• _Textauszug_:
----
Kann Finanzcoaching die Leerstellen der Finanzbildung schließen?

Und: Quo vadis Nationale Finanzbildungsstrategie?

In einer Welt, in der finanzielle Entscheidungen immer komplexer werden, stellt sich die Frage, ob Finanzcoaching eine Lösung für die Defizite in der finanziellen Bildung sein kann.

 

Im Herbst kamen wir in der Fachgruppe Finanzpsychologie im BPD bei Monika Müller FCM Finanz Coaching  

zusammen. Die rund viermal jährlich in Wiesbaden stattfindende Fachgruppe ist ein interdisziplinäres Kleinod.
Oft liegen die finanz- und sozialpsychologischen Dimensionen des Geldes gar nicht so weit auseinander. Dennoch
sind Finanzpsychologie und Geldsoziologie nach wir vor Nischenfächer. Wir haben uns der Frage angenähert, ob Finanzcoaching die Leerstellen der Finanzbildung schließen kann.
----
• _Vorliegende Zeilen_:
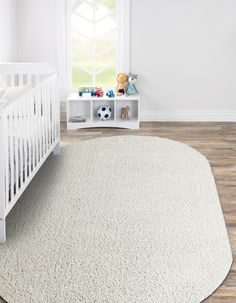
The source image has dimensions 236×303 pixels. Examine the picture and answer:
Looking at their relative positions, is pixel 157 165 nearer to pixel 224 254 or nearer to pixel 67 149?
pixel 67 149

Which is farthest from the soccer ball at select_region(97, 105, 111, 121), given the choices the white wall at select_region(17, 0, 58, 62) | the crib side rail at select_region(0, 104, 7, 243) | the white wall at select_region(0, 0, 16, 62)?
the crib side rail at select_region(0, 104, 7, 243)

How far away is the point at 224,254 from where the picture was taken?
2.38 m

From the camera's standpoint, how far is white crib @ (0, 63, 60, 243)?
2.57 metres

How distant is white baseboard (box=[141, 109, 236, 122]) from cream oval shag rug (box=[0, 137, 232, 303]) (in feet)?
5.26

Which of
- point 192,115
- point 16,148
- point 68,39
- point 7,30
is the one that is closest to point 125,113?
point 192,115

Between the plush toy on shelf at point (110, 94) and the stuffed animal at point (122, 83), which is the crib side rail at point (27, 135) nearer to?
the plush toy on shelf at point (110, 94)

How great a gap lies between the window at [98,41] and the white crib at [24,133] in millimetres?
1249

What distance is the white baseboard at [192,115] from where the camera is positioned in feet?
18.1

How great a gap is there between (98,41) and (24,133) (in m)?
2.68

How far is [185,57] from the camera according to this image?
5.39 metres

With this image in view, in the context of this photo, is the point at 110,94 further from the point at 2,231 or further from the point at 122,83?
the point at 2,231

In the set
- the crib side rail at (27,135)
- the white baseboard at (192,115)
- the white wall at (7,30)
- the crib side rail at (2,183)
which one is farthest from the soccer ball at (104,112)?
the crib side rail at (2,183)

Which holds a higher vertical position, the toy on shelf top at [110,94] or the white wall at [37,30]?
the white wall at [37,30]

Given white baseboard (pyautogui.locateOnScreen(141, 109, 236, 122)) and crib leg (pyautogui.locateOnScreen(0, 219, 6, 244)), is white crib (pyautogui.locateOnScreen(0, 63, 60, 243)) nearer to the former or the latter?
crib leg (pyautogui.locateOnScreen(0, 219, 6, 244))
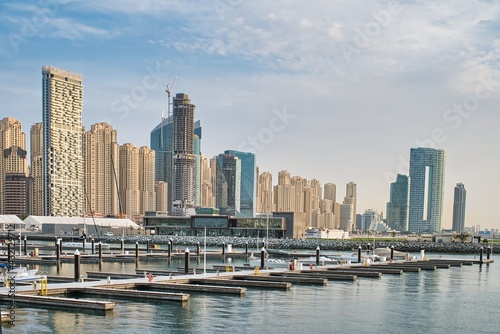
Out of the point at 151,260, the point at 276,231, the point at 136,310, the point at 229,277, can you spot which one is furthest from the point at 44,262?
the point at 276,231

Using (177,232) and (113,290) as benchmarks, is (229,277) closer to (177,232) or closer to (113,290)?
(113,290)

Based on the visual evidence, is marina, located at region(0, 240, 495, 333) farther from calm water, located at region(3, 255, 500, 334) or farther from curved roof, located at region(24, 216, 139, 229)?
curved roof, located at region(24, 216, 139, 229)

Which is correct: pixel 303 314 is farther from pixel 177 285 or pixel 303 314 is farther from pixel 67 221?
pixel 67 221

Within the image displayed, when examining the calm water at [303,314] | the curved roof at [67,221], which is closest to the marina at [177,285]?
the calm water at [303,314]

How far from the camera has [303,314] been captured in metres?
38.3

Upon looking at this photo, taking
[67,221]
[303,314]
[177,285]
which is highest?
[303,314]

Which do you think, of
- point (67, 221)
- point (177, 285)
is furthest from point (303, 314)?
point (67, 221)

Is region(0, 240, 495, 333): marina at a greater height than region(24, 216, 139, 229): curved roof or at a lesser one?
greater

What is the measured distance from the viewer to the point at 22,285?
4425 cm

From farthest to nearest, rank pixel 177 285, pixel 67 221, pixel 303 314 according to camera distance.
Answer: pixel 67 221
pixel 177 285
pixel 303 314

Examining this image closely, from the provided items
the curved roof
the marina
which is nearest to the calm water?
the marina

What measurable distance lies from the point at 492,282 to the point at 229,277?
27.3 meters

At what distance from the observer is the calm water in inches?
1328

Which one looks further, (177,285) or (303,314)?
(177,285)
----
• _Aufgabe 1_:
Beantworte anhand des Textauszugs über Finanzcoaching:
(a) In welcher Stadt trifft sich die Fachgruppe Finanzpsychologie?
(b) Wie oft im Jahr kommt die Fachgruppe ungefähr zusammen?
(c) Welche zwei Fächer gelten laut dem Textauszug nach wie vor als Nischenfächer?
• _Aufgabe 2_: Extrahiere aus den Zeilen oben jede Zeile, in der das Wort „picture“ vorkommt.

• _Antwort 1_:
(a) In Wiesbaden.
(b) Rund viermal jährlich.
(c) Finanzpsychologie und Geldsoziologie.

• _Antwort 2_:
The source image has dimensions 236×303 pixels. Examine the picture and answer:
How far away is the point at 224,254 from where the picture was taken?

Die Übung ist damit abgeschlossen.